“Muahahaha, I am the bad guy of this series, and I shall demonstrate this by dropping random glasses full of wine on the ground. Now that should keep those cleaners busy for a couple of minutes!”
It’s things like this that make it hard again for me to take this series seriously.
This series overall is a very mixed bag, and especially this episode showed it. I like some things about it quite a bit, while others still need a lot of work. Yuki? I like the kid, he’s interesting and compelling to watch. I also like Takashiro, Touko and Tsukumo, they’re interesting side-characters and I like how they show that they care about Yuki and feel guilty about the things they’re going to do to him, yet remain down to earth about it. Zess on the other hand… nah. This guy should get a life.
And then this episode comes and introduces a whole bunch of new characters, nearly all of them stereotypes. The worst of them was of course that bad guy (seriously, wtf), but the others also felt like cheap cliches. Here’s a washing-list of all the newly introduced characters:
– Twin bad guy henchmen who are eager to do bad stuff.
– Bad guy henchgirl who is also eager to do bad stuff.
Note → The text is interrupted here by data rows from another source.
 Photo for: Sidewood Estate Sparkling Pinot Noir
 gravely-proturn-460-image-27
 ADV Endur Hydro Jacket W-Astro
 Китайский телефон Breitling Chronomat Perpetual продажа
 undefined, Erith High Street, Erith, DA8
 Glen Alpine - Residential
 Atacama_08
– Zess’ freaking animal mascot (or ‘familiar’ as he calls it).
– The shy maid.
– The eccentric doctor.
– The energetic and harassing old guy (read: between 25 and 30 years old) with a hat that I reckon was meant to be stylish.
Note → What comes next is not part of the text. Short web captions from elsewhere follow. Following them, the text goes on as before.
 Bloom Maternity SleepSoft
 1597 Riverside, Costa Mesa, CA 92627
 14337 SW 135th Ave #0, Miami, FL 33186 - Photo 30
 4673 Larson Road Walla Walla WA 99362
I mean, come on! Can you introduce any more cliches in just one episode? The worst thing here is that just none of them tried to set itself apart from its stereotypes, this was just overkill. A bit of development is probably able to save a few of them, but the cast of this show is already getting alarmingly huge. I’m especially worried about that bad guy.
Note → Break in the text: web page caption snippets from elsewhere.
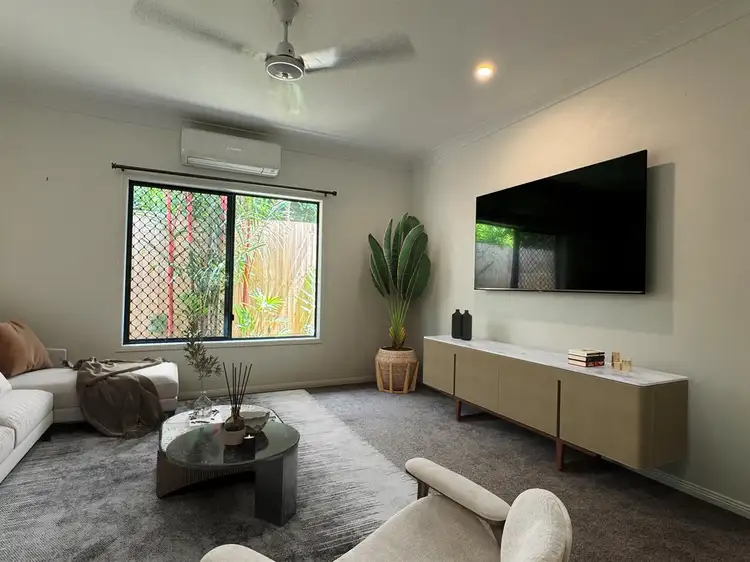 Seventh view of Homely house listing, 17 Messina Close, Kanimbla QLD 4870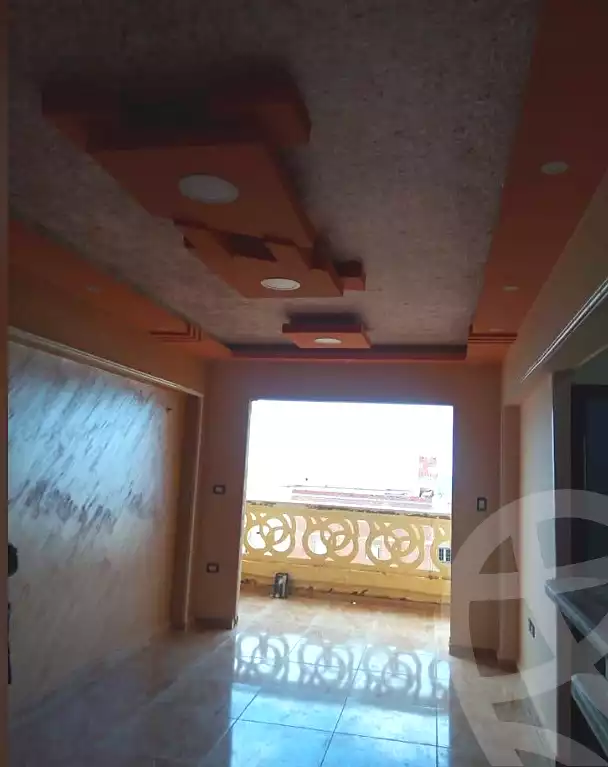 https://aqarmap.com.eg/ar/listing/6595959-for-sale-alexandria-l-jmy-lbytsh-bianchiii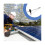 Solar Panel Clips Fastener Clips Solar Panel Clips Kit For Solar Panel 100 Packs 25 Mm 5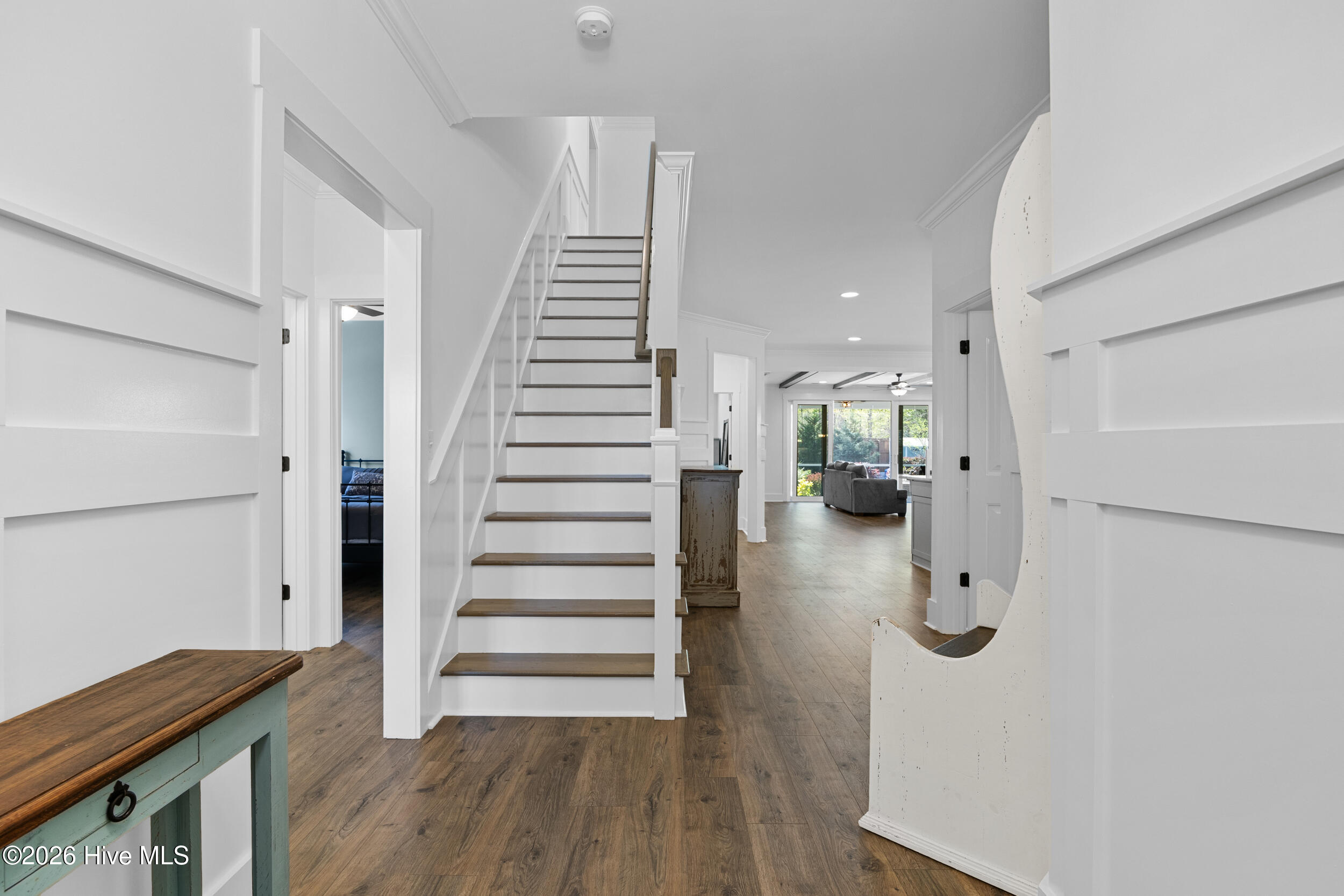 375 Canter Crest Road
I guess that the creators wanted to have a cast of interesting characters besides the lead ones. The problem is that they really should have spent more time into that. I’m not sure whether this comes from the anime or manga staff, but my guess is that most of the blame falls to the latter. This clearly was meant to be an arc to introduce the side-cast, but these are way too many cliches to just screw up. The anime staff is of course at fault too: they could have easily brought a bit of character into these guys.
A good example of this is Zombie Loan: it’s basically built around the same premise: a lead character meets a group of interesting zombie-hunters. While Zombie Loan was way too goddamn short, it did one thing right: the characterization. All of the side-characters were interesting to watch, and they all had interesting and charismatic personalities that kept you interested. Here, these side-characters couldn’t even charisma themselves out of a paper bucket.